● **SHORT TASK**
List every family that the passage below on the Runaways TV adaptation refers to by its surname.

So the Yorkeses have been reimagined as bioengineers, and their
dinosaur is the result of a sort of “Jurassic Park at home”
project they have undertaken.
As for Gert: she is noticeably slimmer than the Gert from the comics
(who is pretty overtly a strike for “fat acceptance” in the
creators’ diversity agenda), but more importantly, she’s a
lot less dour.
I would even go so far as to say that TV Gert is distinctly
winsome!
A significant improvement.
On to the Steins.
The Marvel Universe doesn’t really have room for any
super-geniuses we don’t know about.
After Amadeus Cho was introduced, we heard a lot of talk about a formal
ranked list of every big brain in the MU.
The MCU does have space for new world-renowned
geniuses, and Victor Stein is put forward as one of these: he’s
basically Tony Stark all over again rather than the two-bit inventor
from the comic.
A panel of him punching Chase in issue #1 has been spun out here into a
lifetime of abuse of his wife and son.
As for that son: in the comics, Chase is sort of the Joey Tribbiani of
the group—a slacker, dimwitted fratboy-to-be, but with
heart.
He’s been reinvented here—still a jock, but prettied
up considerably (they found some sort of 21st-century Jason Priestley
to play him) and radically smartened up, with formidable tech skills of
his own.
The Deans have also been radically reinvented.
Gone is the planet Majesdane—or, at least, it hasn’t
yet been mentioned.
Frank is still an actor, but he’s not part of the cabal, and
Leslie is now the head of a Scientology-styled religion called the
Church of Gibborim.
(In the comics, the Gibborim are a race of giants to whom the evil
parents have been ritually sacrificing teenagers; time will tell
whether we’re headed there on the TV show or whether it is just
a verbal tip of the cap.)
This gives Karolina a much clearer role than in the comics, where
she’s kind of a non-entity.
Here she’s the shiny, buttoned-down religious girl.
Like Chase, she’s been prettied up far beyond her comics
counterpart and looks like she could be the cover model for the BYU
course catalog.
The one thing the TV folks kept from the comics, I am grateful to say,
was Karolina’s power set: when she takes off her bracelet, she
lights up with shimmering pastels.
Seeing this effect translated to live action was phenomenal.
And then there’s Molly.
Sigh.
The Runaways without Molly are like the Jackson 5 without
Michael.
Like, nothin’ wrong with Tito, but the kid’s the one who
sells the tickets.
And sure, the TV show has a character called Molly.
But they’ve aged her up.
Molly’s supposed to be eleven.
So much of the dynamic of the group revolves around this: the way the
others protect her, the way she processes running away from the evil
cabal differently from the rest, the contrast between her tiny stature
and her super strength, all of her “kids say the most goddamned
things” one-liners… that’s all thrown wildly out of
whack if you create a new Molly who’s indistinguishable from the
others.
Sometimes she’s written like she’s
eleven, but that just makes her seem immature and not very
bright.
The changes don’t stop there.
The writers have killed off her mother and father and had her adopted
by the Yorkeses, which I would say ruins the symmetry of six kids
and six pairs of evil parents, except that the symmetry was already
ruined by writing Frank as an unwitting outsider.

● **SUPPLIED MATERIAL**
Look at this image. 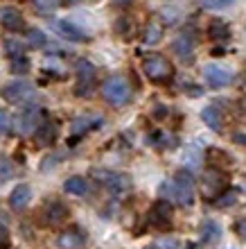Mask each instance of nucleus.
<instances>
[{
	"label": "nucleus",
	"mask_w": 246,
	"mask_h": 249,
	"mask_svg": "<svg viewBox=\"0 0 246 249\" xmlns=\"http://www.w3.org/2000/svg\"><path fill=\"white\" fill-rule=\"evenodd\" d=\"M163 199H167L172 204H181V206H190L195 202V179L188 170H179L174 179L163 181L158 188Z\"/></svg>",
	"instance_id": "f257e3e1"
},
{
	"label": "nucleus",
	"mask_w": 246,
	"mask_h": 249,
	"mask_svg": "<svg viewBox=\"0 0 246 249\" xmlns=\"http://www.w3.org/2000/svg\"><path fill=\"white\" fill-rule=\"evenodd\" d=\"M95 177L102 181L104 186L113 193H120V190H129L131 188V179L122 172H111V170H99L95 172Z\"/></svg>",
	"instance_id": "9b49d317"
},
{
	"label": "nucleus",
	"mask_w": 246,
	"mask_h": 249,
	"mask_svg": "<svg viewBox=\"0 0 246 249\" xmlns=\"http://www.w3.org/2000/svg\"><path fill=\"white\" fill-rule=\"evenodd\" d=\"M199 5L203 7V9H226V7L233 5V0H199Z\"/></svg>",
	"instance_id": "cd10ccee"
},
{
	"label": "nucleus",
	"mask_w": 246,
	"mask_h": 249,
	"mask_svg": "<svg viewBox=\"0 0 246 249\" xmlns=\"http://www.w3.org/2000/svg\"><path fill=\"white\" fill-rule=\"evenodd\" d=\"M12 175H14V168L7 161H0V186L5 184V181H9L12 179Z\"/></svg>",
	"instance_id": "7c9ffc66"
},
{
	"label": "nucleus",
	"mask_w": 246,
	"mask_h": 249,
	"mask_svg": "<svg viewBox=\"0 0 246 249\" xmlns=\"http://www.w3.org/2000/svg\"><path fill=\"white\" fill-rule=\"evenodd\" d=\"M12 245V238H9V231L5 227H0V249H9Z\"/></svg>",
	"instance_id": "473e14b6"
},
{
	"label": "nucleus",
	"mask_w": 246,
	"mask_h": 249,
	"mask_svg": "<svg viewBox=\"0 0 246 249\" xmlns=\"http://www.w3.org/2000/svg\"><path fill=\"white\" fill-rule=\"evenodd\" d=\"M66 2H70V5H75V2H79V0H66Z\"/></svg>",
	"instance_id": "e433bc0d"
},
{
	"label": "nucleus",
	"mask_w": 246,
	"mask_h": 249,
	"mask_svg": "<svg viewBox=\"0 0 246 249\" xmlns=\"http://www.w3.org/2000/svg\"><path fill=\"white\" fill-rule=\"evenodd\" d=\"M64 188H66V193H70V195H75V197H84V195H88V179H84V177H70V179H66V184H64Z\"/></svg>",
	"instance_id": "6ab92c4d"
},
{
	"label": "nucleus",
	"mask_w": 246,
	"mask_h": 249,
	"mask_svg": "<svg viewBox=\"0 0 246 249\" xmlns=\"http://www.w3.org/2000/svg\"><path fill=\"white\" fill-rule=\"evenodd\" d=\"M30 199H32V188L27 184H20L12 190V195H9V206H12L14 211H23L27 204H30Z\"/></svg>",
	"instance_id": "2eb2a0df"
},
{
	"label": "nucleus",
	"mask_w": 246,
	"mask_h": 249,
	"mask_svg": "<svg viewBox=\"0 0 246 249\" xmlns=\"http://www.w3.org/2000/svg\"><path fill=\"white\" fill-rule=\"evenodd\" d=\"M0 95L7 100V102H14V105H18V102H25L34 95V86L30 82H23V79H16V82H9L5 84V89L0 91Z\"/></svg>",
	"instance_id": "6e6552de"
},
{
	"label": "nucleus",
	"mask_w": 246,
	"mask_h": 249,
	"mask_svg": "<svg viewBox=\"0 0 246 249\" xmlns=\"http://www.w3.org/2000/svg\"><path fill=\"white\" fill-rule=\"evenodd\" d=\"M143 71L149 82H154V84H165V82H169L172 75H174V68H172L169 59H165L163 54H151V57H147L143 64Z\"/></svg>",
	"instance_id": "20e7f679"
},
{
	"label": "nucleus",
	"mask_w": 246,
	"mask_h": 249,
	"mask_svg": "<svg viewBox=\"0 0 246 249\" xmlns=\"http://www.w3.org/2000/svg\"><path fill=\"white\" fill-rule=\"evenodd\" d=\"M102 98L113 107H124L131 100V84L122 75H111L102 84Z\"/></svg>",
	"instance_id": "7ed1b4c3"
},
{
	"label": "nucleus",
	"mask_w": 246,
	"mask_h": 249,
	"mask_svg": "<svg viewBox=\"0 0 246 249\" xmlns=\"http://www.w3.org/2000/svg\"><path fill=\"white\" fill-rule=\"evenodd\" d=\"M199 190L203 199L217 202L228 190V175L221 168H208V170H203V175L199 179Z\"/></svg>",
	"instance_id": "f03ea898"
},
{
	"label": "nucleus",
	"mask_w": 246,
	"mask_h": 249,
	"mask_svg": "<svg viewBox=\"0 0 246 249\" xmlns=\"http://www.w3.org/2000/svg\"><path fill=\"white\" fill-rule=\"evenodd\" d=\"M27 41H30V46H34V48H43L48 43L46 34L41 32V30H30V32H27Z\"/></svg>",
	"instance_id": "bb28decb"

● **THE OUTPUT**
The Yorkeses, the Steins, the Deans